● **POR HACER**: Copia todos los registros que siguen, línea por línea y sin cambiar nada.

● **LOS REGISTROS**:
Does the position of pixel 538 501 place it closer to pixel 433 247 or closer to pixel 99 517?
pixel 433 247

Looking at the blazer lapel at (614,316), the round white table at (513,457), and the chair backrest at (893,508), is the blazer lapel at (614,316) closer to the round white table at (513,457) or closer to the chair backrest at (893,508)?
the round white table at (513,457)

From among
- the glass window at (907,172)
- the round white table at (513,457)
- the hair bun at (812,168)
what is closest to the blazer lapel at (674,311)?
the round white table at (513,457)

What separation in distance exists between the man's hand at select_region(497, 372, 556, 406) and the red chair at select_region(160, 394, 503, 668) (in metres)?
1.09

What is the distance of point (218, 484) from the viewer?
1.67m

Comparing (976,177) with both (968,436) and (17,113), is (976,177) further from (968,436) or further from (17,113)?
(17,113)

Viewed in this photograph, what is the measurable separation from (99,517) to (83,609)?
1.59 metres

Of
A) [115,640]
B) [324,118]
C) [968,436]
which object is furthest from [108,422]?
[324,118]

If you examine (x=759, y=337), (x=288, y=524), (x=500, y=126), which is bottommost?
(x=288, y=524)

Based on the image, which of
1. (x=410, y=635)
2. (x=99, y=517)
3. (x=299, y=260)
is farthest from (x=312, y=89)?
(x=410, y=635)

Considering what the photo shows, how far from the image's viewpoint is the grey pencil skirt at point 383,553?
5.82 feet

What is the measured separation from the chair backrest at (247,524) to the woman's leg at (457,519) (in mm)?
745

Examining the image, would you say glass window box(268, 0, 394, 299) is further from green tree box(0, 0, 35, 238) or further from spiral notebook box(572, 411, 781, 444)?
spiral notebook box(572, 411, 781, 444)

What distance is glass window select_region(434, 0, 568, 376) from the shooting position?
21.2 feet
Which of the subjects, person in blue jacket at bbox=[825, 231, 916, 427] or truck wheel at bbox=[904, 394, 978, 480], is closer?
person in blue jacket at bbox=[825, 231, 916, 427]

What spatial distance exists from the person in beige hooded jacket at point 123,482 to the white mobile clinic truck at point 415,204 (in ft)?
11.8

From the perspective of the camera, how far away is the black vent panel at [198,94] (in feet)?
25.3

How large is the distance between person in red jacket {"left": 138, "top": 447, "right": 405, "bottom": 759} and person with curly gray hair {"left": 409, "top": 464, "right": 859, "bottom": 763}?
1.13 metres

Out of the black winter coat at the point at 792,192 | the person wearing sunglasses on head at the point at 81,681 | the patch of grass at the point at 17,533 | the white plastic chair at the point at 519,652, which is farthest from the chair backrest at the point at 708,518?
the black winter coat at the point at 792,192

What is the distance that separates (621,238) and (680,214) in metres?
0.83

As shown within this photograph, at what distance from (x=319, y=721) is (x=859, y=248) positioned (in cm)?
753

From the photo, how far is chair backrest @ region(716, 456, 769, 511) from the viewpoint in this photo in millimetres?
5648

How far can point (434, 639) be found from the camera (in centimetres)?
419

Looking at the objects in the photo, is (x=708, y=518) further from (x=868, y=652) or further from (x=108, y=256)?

● **RESPUESTA AL EJERCICIO**:
Does the position of pixel 538 501 place it closer to pixel 433 247 or closer to pixel 99 517?
pixel 433 247

Looking at the blazer lapel at (614,316), the round white table at (513,457), and the chair backrest at (893,508), is the blazer lapel at (614,316) closer to the round white table at (513,457) or closer to the chair backrest at (893,508)?
the round white table at (513,457)

From among
- the glass window at (907,172)
- the round white table at (513,457)
- the hair bun at (812,168)
what is closest to the blazer lapel at (674,311)?
the round white table at (513,457)

What separation in distance exists between the man's hand at select_region(497, 372, 556, 406) and the red chair at select_region(160, 394, 503, 668) (in metres)?
1.09

What is the distance of point (218, 484) from the viewer?
1.67m

Comparing (976,177) with both (968,436) and (17,113), is (976,177) further from (968,436) or further from (17,113)?
(17,113)

Viewed in this photograph, what is the measurable separation from (99,517) to (83,609)?
1.59 metres

Of
A) [115,640]
B) [324,118]
C) [968,436]
which object is furthest from [108,422]?
[324,118]

If you examine (x=759, y=337), (x=288, y=524), (x=500, y=126), which is bottommost?
(x=288, y=524)

Based on the image, which of
1. (x=410, y=635)
2. (x=99, y=517)
3. (x=299, y=260)
is farthest from (x=312, y=89)?
(x=410, y=635)

Considering what the photo shows, how far from the image's viewpoint is the grey pencil skirt at point 383,553?
5.82 feet

What is the measured separation from the chair backrest at (247,524) to the woman's leg at (457,519) (in mm)?
745

Examining the image, would you say glass window box(268, 0, 394, 299) is further from green tree box(0, 0, 35, 238) or further from spiral notebook box(572, 411, 781, 444)?
spiral notebook box(572, 411, 781, 444)

What distance is glass window select_region(434, 0, 568, 376) from the shooting position?
21.2 feet
Which of the subjects, person in blue jacket at bbox=[825, 231, 916, 427] or truck wheel at bbox=[904, 394, 978, 480], is closer?
person in blue jacket at bbox=[825, 231, 916, 427]

What spatial distance exists from the person in beige hooded jacket at point 123,482 to the white mobile clinic truck at point 415,204 (in ft)?
11.8

From the perspective of the camera, how far away is the black vent panel at [198,94] (in feet)?
25.3

How large is the distance between person in red jacket {"left": 138, "top": 447, "right": 405, "bottom": 759} and person with curly gray hair {"left": 409, "top": 464, "right": 859, "bottom": 763}?
1.13 metres

Out of the black winter coat at the point at 792,192 | the person wearing sunglasses on head at the point at 81,681 | the patch of grass at the point at 17,533 | the white plastic chair at the point at 519,652, which is farthest from the chair backrest at the point at 708,518?
the black winter coat at the point at 792,192

What is the distance that separates (621,238) and (680,214) in metres?
0.83

As shown within this photograph, at what distance from (x=319, y=721) is (x=859, y=248) positioned (in cm)?
753

From the photo, how far is chair backrest @ region(716, 456, 769, 511) from the viewpoint in this photo in millimetres?
5648

How far can point (434, 639) be found from the camera (in centimetres)?
419

Looking at the objects in the photo, is (x=708, y=518) further from (x=868, y=652) or further from (x=108, y=256)?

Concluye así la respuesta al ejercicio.